And this is one of those movies that I definitely felt. Not enjoyed or loved, but felt, like its ever-present beautiful melancholic melody. I probably would not have heard of this film (at least not this soon) had it not been for this community, and while it definitely didn't introduce me to art house film, it is one of the first films of its kind which I found not artsy just for the sake of being artsy - it is how it is for a reason, and because it serves a purpose.

I'd even go so far as to say that it is, thus far, perhaps the first art film which I found not trying to draw attention to itself, its creator, or its cinematic techniques. The film is two and half hours long and consists of only thirty-nine masterful long takes, which to some may sound tedious or even pretentious at first (yes, I used that word), but I found it to be quite the opposite of that, which is probably why I was able to appreciate the film as much as I did.

Werckmeister Harmonies is enigmatic, mysterious, and one hell of an experience. The film looks minimal and feels natural despite the ambiguity surrounding it, and its black and white photography combined with the film's mood and use of location help to give the work a sense of timelessness: it doesn't matter where, why, or when the film is taking place, it is a work which is universal in its themes, and which could be seen as a metaphor for life itself.

Despite the fact that I said it is an enigma which should not necessarily be solved, you can't help but wonder just what it is trying to say. Is it an allegorical work with political undertones, or simply about a daydreamer who is forced to face the harsh realities of the world? Or is it about something else entirely? You decide.

Twin Peaks: Fire Walk with Me (1992)
Directed by David Lynch

"It was a dream! We live inside a dream!"

There are so many things I love about this film. I even considered putting it at my favorite movies section, just so that it could represent my love for the series. Even though inconsistency was present in the TV show, I consider the final episode to be flawless and one of Lynch's greatest achievements. The show itself definitely had its flaws, but this film (which can be seen as both a prequel and a sequel, though it has more elements of the former), while being very different both in execution and in tone, is nevertheless an excellent companion piece.

Twin Peaks: Fire Walk With Me is top-tier Lynch. For me it is without a doubt one of his most polished, most well-made films, and maybe even his most underappreciated. Some of Lynch's films can look messy and all over the place (intentionally so), but here you can see just how much attention he paid to detail, and you can't help but notice that in nearly every frame.

What is key to the film's success though - something without which the film definitely wouldn't have been as effective as it is - is Sheryl Lee's powerhouse performance as Laura Palmer. Lee for my money gives one of the most passionate female performances ever, and I wouldn't hesitate to call it one of the strongest in all of Lynch's films.

Extracted information →
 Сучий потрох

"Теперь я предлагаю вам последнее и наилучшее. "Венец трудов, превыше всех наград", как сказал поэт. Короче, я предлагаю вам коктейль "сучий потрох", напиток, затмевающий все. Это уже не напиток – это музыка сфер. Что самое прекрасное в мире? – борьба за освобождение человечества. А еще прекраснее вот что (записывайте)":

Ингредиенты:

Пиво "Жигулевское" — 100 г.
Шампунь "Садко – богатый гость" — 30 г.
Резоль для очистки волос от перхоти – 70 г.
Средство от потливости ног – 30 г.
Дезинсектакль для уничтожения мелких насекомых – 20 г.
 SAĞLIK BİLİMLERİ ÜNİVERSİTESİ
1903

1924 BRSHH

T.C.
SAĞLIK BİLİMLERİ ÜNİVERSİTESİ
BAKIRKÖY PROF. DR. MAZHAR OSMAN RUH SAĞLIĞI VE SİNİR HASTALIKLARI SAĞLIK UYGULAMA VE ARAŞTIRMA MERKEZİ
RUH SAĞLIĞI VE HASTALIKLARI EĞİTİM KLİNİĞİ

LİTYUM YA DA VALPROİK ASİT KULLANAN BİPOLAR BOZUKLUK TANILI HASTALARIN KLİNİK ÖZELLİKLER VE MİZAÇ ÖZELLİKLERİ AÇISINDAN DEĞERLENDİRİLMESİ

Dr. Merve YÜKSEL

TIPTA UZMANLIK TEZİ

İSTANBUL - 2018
---
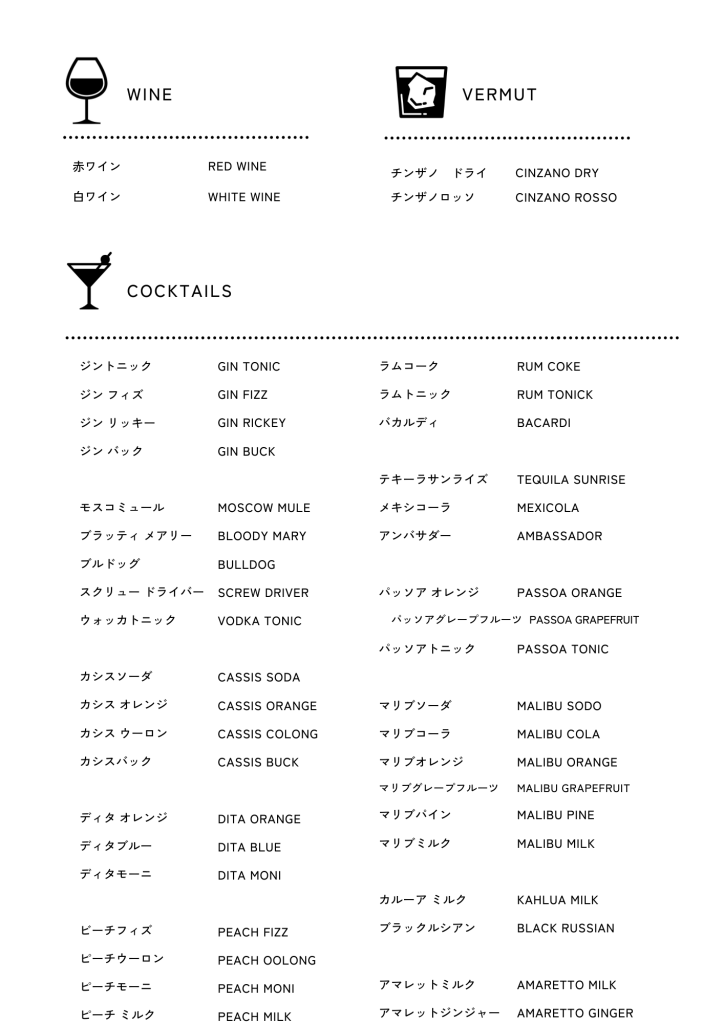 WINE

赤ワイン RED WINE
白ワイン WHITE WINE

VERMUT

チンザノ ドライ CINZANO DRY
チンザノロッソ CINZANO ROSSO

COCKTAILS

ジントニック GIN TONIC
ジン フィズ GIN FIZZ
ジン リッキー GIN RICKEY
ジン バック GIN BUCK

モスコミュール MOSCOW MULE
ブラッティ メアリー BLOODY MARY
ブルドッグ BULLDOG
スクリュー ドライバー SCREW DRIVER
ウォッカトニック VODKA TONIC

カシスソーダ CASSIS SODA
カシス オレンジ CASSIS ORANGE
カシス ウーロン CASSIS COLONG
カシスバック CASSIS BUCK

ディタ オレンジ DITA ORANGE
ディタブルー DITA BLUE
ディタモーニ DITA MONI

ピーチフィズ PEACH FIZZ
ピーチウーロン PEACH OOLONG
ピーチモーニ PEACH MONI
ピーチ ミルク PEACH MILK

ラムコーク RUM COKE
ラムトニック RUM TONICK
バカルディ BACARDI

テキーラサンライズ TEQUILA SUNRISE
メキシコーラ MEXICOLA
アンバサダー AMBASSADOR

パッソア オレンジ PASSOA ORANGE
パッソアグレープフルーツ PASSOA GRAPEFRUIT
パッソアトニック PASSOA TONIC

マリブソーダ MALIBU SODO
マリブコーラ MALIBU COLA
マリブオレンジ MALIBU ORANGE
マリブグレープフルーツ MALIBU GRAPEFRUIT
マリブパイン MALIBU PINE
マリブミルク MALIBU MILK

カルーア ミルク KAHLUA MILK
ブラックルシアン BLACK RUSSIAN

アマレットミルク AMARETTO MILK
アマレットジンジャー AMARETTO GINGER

Work instruction A → According to the film review, how many long takes make up Werckmeister Harmonies?
Work instruction B → Echo the film review word for word, starting at "I'd even go" and ending at "much as I did.".

Task answer A → Thirty-nine

Task answer B →
I'd even go so far as to say that it is, thus far, perhaps the first art film which I found not trying to draw attention to itself, its creator, or its cinematic techniques. The film is two and half hours long and consists of only thirty-nine masterful long takes, which to some may sound tedious or even pretentious at first (yes, I used that word), but I found it to be quite the opposite of that, which is probably why I was able to appreciate the film as much as I did.